Não se sabe ainda se todos foram mortos naquele local da caça ou na viagem para Cáceres. Mas, diante dos indícios de tortura, Aloir Pacini acredita que os policiais do Gefron os confundiram os indígenas com traficantes e, sem confissão, decidiu matá-los. “Eram três horas da tarde, não havia motivo para conflito. Se tivesse conflito, os policiais também poderiam estar feridos”.

Ainda conforme a Politec, apenas as armas dos bolivianos foram entregues para fazer exames de eficiência e caracterização. Em nota, as organizações sociais exigem correta apuração da morte dos chiquitanos.

“Estando lá, ficou muito claro para mim, eles foram mortos inocentemente. Quem trabalha com índio sabe que eles não escondem as coisas. Se os que foram mortos tivessem envolvimento com tráfico, a gente saberia. A comunidade saberia”, afirma Aloir.

________________

Tarefa a fazer
Responda com base no trecho sobre a morte dos chiquitanos:
(a) Segundo Aloir Pacini, que horas eram quando tudo aconteceu?
(b) De acordo com a Politec, de quem foram as únicas armas entregues para exames?
(c) Segundo Aloir, o que sabe quem trabalha com índio?

Registros extraídos
________________

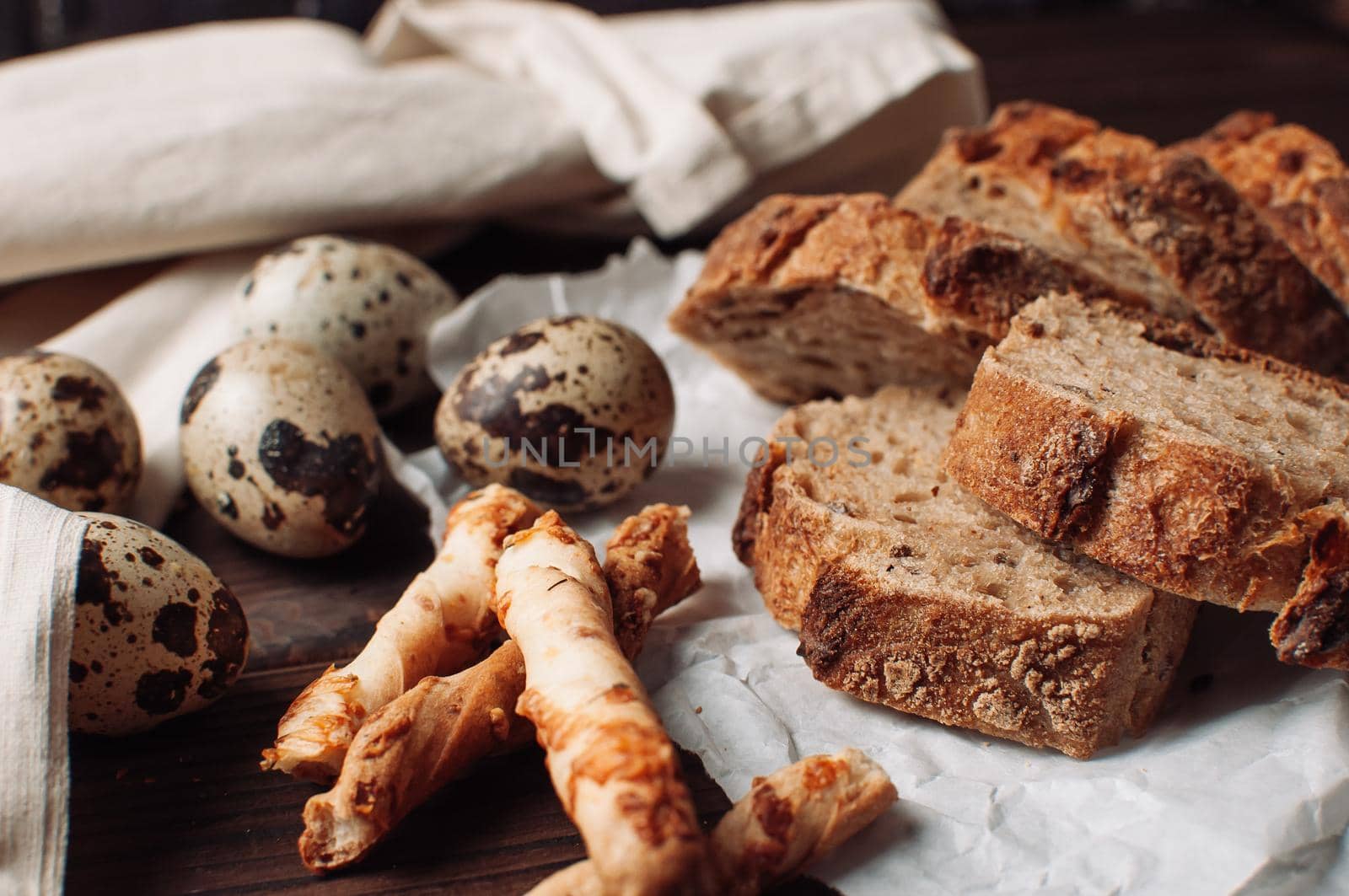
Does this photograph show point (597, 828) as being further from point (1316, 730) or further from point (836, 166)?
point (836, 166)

________________

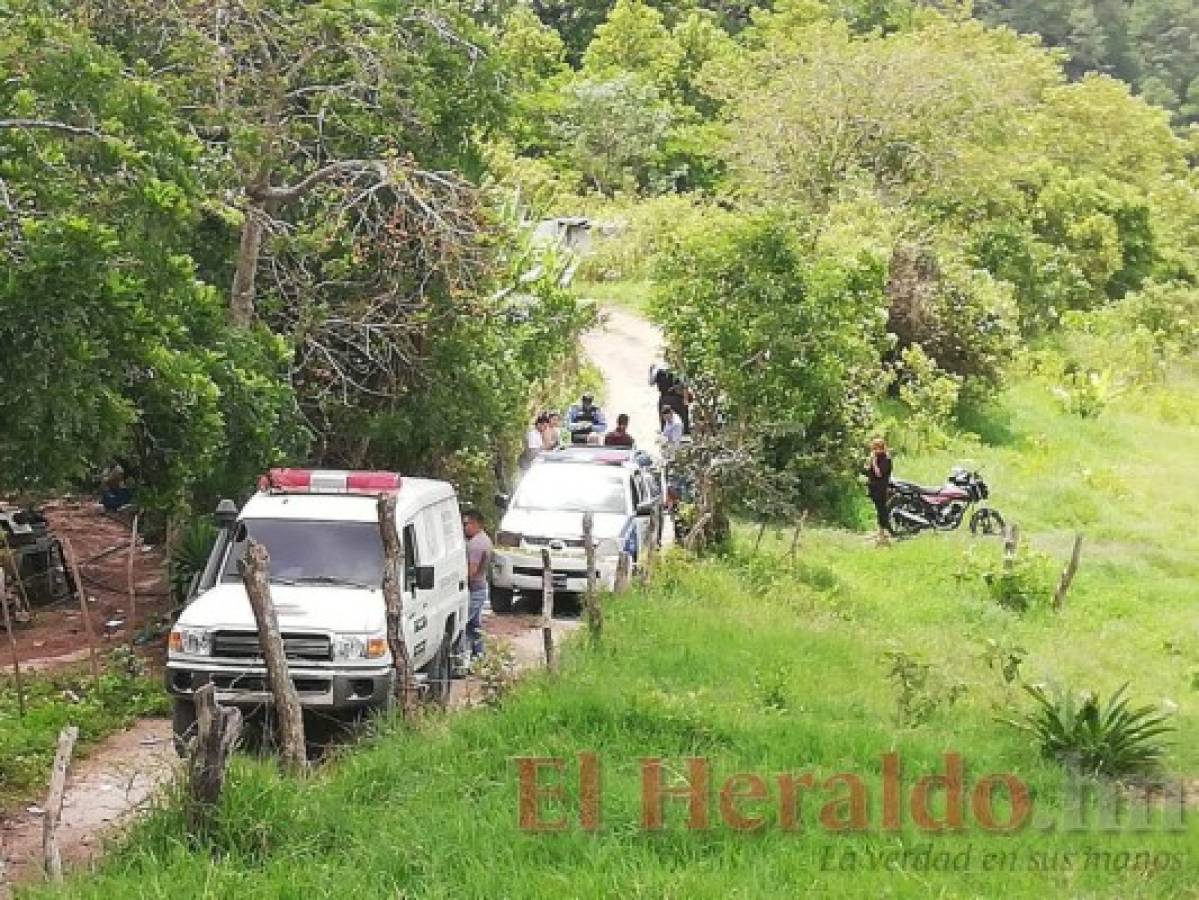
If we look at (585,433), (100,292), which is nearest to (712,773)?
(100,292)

________________

Resultado
(a) Eram três horas da tarde.
(b) As armas dos bolivianos.
(c) Que eles não escondem as coisas.